やること:
**a)** 次の(i)〜(iii)が法律事務所の仕事をめぐるインタビューの内容と合うかどうかを、それぞれ「はい」か「いいえ」で答え、決め手となる本文の語句をそのまま引用すること。(i) 谷垣はボスの指示で一人で会議に出た。(ii) 取引の金額が大きければ、事務所の回答内容も変わる。(iii) 南極向けの輸出について、谷垣は財務省に電話で問い合わせた。
**b)** 法律事務所の仕事をめぐるインタビューを、最後の文のあとから書き継ぐこと。

文書の抜粋:
---------------

しかし、難しい案件を楽しんでいられるのもボス(弊所代表の大沢)がいるときだけですよ。
職員 と言いますと?
谷垣 ある時、いきなりボスから一人で会議に出るよう指示されました。その会議の内容は、日本と友好的でない某戦時下の国が行っている、当該国の首相肝いりのプロジェクトに、弊所のクライアント様が参加を検討しているが、どのような懸念があるか?というものでした。
私は下調べの通り、米国財務省外国資産管理室の課しているOFAC制裁に抵触する可能性があるということを淡々と説明していました。この時点でなかなか物々しく重い案件でしたので、私は欠席したボスを恨んでいました。
するとそこで先方が唐突に「先生、実はこの取引、数百億円がかかった大プロジェクトでして…。」と仰るのです。
内心はもう、(え~!それ先に教えてくださいよ~!結論の伝え方とか温度感とか、全然ニュアンスを配慮してなかったよ~!)と冷や汗です。事前情報ではそこまで金額の大きそうな感じでは無かったこともあり、大変驚きました。
ただ、当たり前ですが金額によって弊所からの回答内容が変わる訳ではありません。でも先方はプロジェクトへの参加について肯定的な意見を暗に求めてきます。そのため、しっかりと寄り添い前向きな検討をした上で、それでもどうしてもダメだとか、こういうリスクが排除しきれないのでビジネスで判断して欲しいとか、伝え方を工夫する必要があります。
「どれだけ事業者がやりたがってても、ダメなもんはダメですよ。ハイ終わり」と突き放してはいけないわけです。私はそういう配慮をしてクライアント様に寄り添おうとしても、なかなか自分で至らないなと思う所があるので、あの時はボスがいなくてとても心細かったです。ボスがいればどんな気まずい難局でも対処してくれるんですがね。
別件ですが、数百億円を超えるM&A案件の緊迫した会議で、セルサイドとバイサイドの関係者から、回答内容によっては案件が壊れるかもしれないような際どい意見を求められても、ボスは間違ったことはもちろん言わず、どちらから恨まれるようなことも言わず、批判的な厳しい評価をせざるを得ないときは、「ここからは私見ですが/あくまで一つの提案ですが」と断った上で、その場の誰もが納得できるような建設的で現実的な対応策も提示するなど、誰からも恨まれずに、その場を前向きで協調的な雰囲気にまとめてしまいます。そういう法的知識以外の面も求められる難しい会議を、うちのボスは難なくこなしてきます。あれは本当にすごいと思います。
職員 ボス、鋼のメンタルですね(笑)
職員 先程、税関によく足を運んだと言っていましたが、官僚の方と仲良くなったり、覚えられたりすることはあるのですか?
谷垣 あります!とあるクライアント様に「南極向けの輸出はどの国向けとして扱えばいいの?」と聞かれました。(南極!?昭和基地向けなら在外公館と同じ扱いで日本…?それとも南極条約では南極ではどの国の領土でもないとされてたはずだから、公海と同じく海外扱い…?)とわからず、経済産業省の担当課に電話しました。
私が名乗ると、担当官がどうやらこちらのことを知っているような反応を示されたので、「以前もお世話になりましたかね」と伺うと「前にもすごく難しいことを聞いてきましたよね」と煙たそうに返されました。なので、印象はともかくとして、覚えられることはあります(笑)。

---------------

提供データ:
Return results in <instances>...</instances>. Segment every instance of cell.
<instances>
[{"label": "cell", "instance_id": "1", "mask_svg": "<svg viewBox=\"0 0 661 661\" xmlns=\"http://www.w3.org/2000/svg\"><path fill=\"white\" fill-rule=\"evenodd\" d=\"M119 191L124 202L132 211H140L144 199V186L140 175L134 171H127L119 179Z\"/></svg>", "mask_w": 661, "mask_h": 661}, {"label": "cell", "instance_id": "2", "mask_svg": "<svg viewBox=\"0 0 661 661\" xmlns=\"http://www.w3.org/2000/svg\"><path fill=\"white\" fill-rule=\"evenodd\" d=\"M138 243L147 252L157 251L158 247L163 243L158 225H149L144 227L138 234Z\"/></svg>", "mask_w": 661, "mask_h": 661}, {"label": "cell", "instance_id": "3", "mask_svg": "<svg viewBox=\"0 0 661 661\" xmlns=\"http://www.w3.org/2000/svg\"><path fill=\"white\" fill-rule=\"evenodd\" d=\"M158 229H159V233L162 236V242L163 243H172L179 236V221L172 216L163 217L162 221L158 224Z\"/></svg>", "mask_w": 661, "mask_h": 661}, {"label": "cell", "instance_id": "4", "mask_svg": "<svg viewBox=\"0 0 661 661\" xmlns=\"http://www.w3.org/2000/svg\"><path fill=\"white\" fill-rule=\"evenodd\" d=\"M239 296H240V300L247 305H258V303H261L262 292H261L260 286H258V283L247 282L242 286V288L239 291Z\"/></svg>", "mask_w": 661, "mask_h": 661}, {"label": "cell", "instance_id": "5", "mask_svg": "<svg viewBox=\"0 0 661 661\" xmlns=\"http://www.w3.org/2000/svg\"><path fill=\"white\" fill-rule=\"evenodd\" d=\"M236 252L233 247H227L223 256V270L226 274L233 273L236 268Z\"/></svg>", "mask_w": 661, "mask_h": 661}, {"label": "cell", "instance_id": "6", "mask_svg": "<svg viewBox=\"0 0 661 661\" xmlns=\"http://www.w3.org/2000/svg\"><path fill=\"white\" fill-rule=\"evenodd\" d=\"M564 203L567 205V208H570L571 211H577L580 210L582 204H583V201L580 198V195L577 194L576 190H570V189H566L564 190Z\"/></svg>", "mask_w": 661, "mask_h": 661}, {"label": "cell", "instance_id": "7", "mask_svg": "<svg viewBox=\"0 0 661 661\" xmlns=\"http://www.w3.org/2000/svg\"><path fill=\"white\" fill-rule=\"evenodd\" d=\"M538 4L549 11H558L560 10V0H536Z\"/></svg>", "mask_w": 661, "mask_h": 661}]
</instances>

---------------

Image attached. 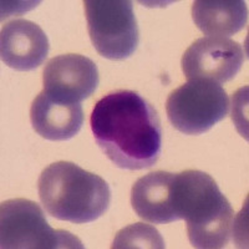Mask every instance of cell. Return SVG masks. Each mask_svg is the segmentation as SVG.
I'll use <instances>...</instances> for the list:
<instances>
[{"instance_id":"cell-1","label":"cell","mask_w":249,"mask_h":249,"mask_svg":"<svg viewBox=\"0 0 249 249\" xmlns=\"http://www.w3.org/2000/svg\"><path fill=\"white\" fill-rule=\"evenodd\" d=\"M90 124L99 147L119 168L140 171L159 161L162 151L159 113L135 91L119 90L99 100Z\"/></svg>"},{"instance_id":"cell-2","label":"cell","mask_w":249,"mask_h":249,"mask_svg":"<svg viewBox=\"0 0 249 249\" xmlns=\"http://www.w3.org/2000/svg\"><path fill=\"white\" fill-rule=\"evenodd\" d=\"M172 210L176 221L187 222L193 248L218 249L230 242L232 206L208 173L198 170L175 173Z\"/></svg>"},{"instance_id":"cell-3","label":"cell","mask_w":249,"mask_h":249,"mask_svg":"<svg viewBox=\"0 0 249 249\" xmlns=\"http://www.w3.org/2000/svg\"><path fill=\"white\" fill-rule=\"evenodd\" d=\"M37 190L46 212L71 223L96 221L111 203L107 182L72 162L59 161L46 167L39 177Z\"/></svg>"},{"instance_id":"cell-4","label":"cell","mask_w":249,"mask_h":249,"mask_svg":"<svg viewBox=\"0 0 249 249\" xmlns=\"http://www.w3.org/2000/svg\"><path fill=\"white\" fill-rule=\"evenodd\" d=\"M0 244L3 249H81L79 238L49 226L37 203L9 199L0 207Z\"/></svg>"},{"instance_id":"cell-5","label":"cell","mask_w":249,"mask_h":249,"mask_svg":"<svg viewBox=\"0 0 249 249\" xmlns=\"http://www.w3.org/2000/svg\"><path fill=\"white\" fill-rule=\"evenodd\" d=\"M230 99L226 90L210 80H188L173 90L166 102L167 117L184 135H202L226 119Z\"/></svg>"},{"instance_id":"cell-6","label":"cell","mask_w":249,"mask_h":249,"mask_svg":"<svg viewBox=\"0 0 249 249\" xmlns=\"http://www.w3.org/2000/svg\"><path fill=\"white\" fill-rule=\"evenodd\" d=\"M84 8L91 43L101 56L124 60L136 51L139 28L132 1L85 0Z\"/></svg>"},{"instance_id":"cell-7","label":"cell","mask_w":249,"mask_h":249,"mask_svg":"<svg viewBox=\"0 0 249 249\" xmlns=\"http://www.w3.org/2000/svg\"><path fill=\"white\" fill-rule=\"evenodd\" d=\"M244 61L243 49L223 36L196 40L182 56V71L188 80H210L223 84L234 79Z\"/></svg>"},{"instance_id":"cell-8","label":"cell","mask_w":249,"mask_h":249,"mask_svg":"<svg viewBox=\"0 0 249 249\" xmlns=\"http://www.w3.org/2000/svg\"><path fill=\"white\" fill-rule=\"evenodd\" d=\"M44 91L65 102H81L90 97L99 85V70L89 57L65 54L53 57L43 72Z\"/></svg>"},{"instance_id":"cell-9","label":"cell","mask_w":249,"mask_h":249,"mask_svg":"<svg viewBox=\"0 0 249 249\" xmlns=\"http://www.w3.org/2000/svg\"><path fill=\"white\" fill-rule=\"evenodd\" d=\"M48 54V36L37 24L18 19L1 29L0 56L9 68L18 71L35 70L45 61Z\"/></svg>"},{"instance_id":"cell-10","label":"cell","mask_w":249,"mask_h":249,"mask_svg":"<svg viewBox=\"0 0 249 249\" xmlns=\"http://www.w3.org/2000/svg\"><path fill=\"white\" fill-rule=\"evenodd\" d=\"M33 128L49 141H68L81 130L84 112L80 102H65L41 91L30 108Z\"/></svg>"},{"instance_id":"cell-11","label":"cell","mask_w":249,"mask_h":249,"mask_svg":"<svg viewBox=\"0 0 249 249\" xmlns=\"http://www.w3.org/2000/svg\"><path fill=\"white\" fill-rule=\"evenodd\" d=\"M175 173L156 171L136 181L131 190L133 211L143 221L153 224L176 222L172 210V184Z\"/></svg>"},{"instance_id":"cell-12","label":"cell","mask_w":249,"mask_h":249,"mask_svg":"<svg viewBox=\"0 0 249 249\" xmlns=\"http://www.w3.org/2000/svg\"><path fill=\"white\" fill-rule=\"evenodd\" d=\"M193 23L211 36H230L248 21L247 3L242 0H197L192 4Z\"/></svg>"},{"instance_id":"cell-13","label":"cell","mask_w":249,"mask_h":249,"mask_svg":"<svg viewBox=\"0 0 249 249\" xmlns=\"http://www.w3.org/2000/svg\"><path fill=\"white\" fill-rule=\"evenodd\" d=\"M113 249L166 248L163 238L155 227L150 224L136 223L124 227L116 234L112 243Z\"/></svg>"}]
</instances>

---------------

各問の答え:
**a)**
(i) はい。「いきなりボスから一人で会議に出るよう指示されました」
(ii) いいえ。「金額によって弊所からの回答内容が変わる訳ではありません」
(iii) いいえ。「経済産業省の担当課に電話しました」

**b)**
ちなみに、後日「宇宙に貨物を持ち出したいんですけれど…」と同じ方に問い合わせると「今度は宇宙ですか!」と苦笑されました。
職員 クライアント様とはどうですか?
谷垣 クライアント様とは本当に仲良くなれたり、信頼して頂いているとはっきり感じることが多いです。
例えば今年は、普段あまりご相談頂く機会の少ない顧問先のカウンターパートの方から、その会社の主力商品の販売を継続できないかも知れないとメールを頂きました。大変な事態ですので、私はすぐにカウンターパートの方に電話しました。
1時間ほど緊急対応として可能な限り助言し、無事に問題はクリアになりました。電話を終える頃には先方もすっかり安心され、最後には「これからも継続して顧問契約お願いします」と仰っていただき、こちらも嬉しかったです。
また、海洋調査などを行うクライアント様から夜間に連絡が入り、政府の依頼で緊急出航する必要が生じたが、輸出管理の対応が完了していないので明朝までに完了させてほしいとの緊急のご依頼を頂いたことがありました。
通常であれば数営業日は必要な作業でしたが、札幌出張中のボスも夜通しサポートしてくれました。また、カウンターパートの方とも深夜に何度も打ち合わせし、何とか依頼を完了させ、明け方には成果物をクライアント様にお送りできました。するとすぐにカウンターパートの方からお電話がかかってきて「先生がお休みになる前にお礼をお伝えしたくて…。」と、とても感謝されました。それからは(少なくとも私自身は)ちょっと仲良くなれたかなと感じています。
職員 翌朝までに終わらせるって、大変な仕事ですね!他に記憶に残るような大変な仕事はありましたか?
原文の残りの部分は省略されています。